(Data on spatial positioning)

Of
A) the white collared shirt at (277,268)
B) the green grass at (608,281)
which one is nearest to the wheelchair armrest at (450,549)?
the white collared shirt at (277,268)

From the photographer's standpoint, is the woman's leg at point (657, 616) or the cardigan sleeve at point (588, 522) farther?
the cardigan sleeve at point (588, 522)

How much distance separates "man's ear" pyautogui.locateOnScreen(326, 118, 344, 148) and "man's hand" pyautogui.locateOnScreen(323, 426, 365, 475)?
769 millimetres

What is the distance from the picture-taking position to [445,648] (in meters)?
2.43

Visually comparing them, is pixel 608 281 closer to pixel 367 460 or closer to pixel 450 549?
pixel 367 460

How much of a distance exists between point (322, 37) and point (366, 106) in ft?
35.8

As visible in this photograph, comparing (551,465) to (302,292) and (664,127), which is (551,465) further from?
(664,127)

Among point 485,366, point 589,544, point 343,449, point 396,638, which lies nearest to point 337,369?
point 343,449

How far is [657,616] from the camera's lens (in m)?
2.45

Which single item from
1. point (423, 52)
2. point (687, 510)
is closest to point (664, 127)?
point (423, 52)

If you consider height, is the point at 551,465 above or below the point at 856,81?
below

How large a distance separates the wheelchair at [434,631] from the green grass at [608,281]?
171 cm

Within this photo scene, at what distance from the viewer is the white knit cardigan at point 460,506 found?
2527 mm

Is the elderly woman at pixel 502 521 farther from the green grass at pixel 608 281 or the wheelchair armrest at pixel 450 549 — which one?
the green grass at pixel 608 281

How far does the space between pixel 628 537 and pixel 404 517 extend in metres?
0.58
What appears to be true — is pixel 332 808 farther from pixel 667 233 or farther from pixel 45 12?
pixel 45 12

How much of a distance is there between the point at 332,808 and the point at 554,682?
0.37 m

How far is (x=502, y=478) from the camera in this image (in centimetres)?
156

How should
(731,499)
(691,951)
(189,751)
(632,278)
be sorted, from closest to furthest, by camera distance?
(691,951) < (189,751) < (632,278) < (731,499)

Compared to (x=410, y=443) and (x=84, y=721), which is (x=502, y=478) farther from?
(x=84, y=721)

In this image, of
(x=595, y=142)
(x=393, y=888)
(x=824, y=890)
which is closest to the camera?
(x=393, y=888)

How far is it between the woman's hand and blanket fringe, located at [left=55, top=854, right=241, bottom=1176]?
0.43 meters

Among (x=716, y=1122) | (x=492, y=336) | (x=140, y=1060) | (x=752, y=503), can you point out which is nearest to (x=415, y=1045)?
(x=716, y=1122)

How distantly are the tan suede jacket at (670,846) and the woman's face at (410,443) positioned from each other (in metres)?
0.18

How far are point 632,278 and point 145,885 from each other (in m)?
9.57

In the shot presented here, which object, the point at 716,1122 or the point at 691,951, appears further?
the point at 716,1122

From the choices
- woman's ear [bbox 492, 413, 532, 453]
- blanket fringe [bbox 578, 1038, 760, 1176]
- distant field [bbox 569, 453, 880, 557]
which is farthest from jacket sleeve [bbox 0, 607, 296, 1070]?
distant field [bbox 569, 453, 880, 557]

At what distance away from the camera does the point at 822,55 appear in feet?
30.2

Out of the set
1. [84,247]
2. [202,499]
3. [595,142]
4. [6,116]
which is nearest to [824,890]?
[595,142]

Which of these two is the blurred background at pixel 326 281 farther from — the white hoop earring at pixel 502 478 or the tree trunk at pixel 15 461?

Stated exercise:
Could you reproduce all of the data above word for word?

Answer to the problem:
Of
A) the white collared shirt at (277,268)
B) the green grass at (608,281)
which one is nearest to the wheelchair armrest at (450,549)?
the white collared shirt at (277,268)

From the photographer's standpoint, is the woman's leg at point (657, 616) or the cardigan sleeve at point (588, 522) farther?
the cardigan sleeve at point (588, 522)

How much distance separates "man's ear" pyautogui.locateOnScreen(326, 118, 344, 148) and "man's hand" pyautogui.locateOnScreen(323, 426, 365, 475)?
769 millimetres

What is the distance from the picture-taking position to [445,648] (in meters)?
2.43

Visually comparing them, is pixel 608 281 closer to pixel 367 460 or closer to pixel 450 549?
pixel 367 460

How much of a distance exists between point (322, 37) and point (366, 106) in ft?
35.8

As visible in this photograph, comparing (551,465) to (302,292) and (664,127), which is (551,465) further from?
(664,127)

Among point 485,366, point 589,544, point 343,449, point 396,638, which lies nearest to point 337,369?
point 343,449

How far is [657,616] from the camera's lens (in m)?
2.45

Which single item from
1. point (423, 52)
2. point (687, 510)
is closest to point (664, 127)?
point (423, 52)

If you consider height, is the point at 551,465 above or below the point at 856,81?
below

How large a distance separates the wheelchair at [434,631] from the green grass at [608,281]?
171 cm

Within this photo scene, at what distance from the viewer is the white knit cardigan at point 460,506 found?
2527 mm

Is the elderly woman at pixel 502 521 farther from the green grass at pixel 608 281 or the wheelchair armrest at pixel 450 549 — which one?
the green grass at pixel 608 281

How far does the space between pixel 628 537 and pixel 404 517 extend in metres?
0.58
What appears to be true — is pixel 332 808 farther from pixel 667 233 or farther from pixel 45 12?
pixel 45 12

How much of a distance is there between the point at 332,808 and the point at 554,682?
0.37 m

How far is (x=502, y=478) from the camera in this image (in centimetres)?
156

How should
(731,499)
(691,951)
(189,751)
(632,278)
be sorted, from closest to furthest, by camera distance?
(691,951) < (189,751) < (632,278) < (731,499)

Compared to (x=410, y=443) and (x=84, y=721), which is (x=502, y=478) farther from?
(x=84, y=721)

In this image, of
(x=595, y=142)
(x=393, y=888)
(x=824, y=890)
which is closest to the camera?
(x=393, y=888)

How far is it between the woman's hand and blanket fringe, located at [left=55, top=854, right=241, bottom=1176]?
0.43 meters

Among (x=716, y=1122) | (x=492, y=336) | (x=140, y=1060) | (x=752, y=503), can you point out which is nearest to (x=415, y=1045)?
(x=716, y=1122)

How distantly are the tan suede jacket at (670,846) and the woman's face at (410,443) positioned from each other (in metres)?
0.18

How far are point 632,278 and point 145,885 from each other (in m)?
9.57

In the shot presented here, which object, the point at 716,1122 or the point at 691,951, appears further?
the point at 716,1122

From the choices
- woman's ear [bbox 492, 413, 532, 453]
- blanket fringe [bbox 578, 1038, 760, 1176]
- distant field [bbox 569, 453, 880, 557]
which is farthest from jacket sleeve [bbox 0, 607, 296, 1070]?
distant field [bbox 569, 453, 880, 557]

At what distance away from the camera does the point at 822,55 appear in feet?
30.2

Out of the set
1. [84,247]
2. [202,499]
3. [595,142]
4. [6,116]
which is nearest to [824,890]?
[595,142]

Which of these two is the blurred background at pixel 326 281 farther from — the white hoop earring at pixel 502 478 or the tree trunk at pixel 15 461?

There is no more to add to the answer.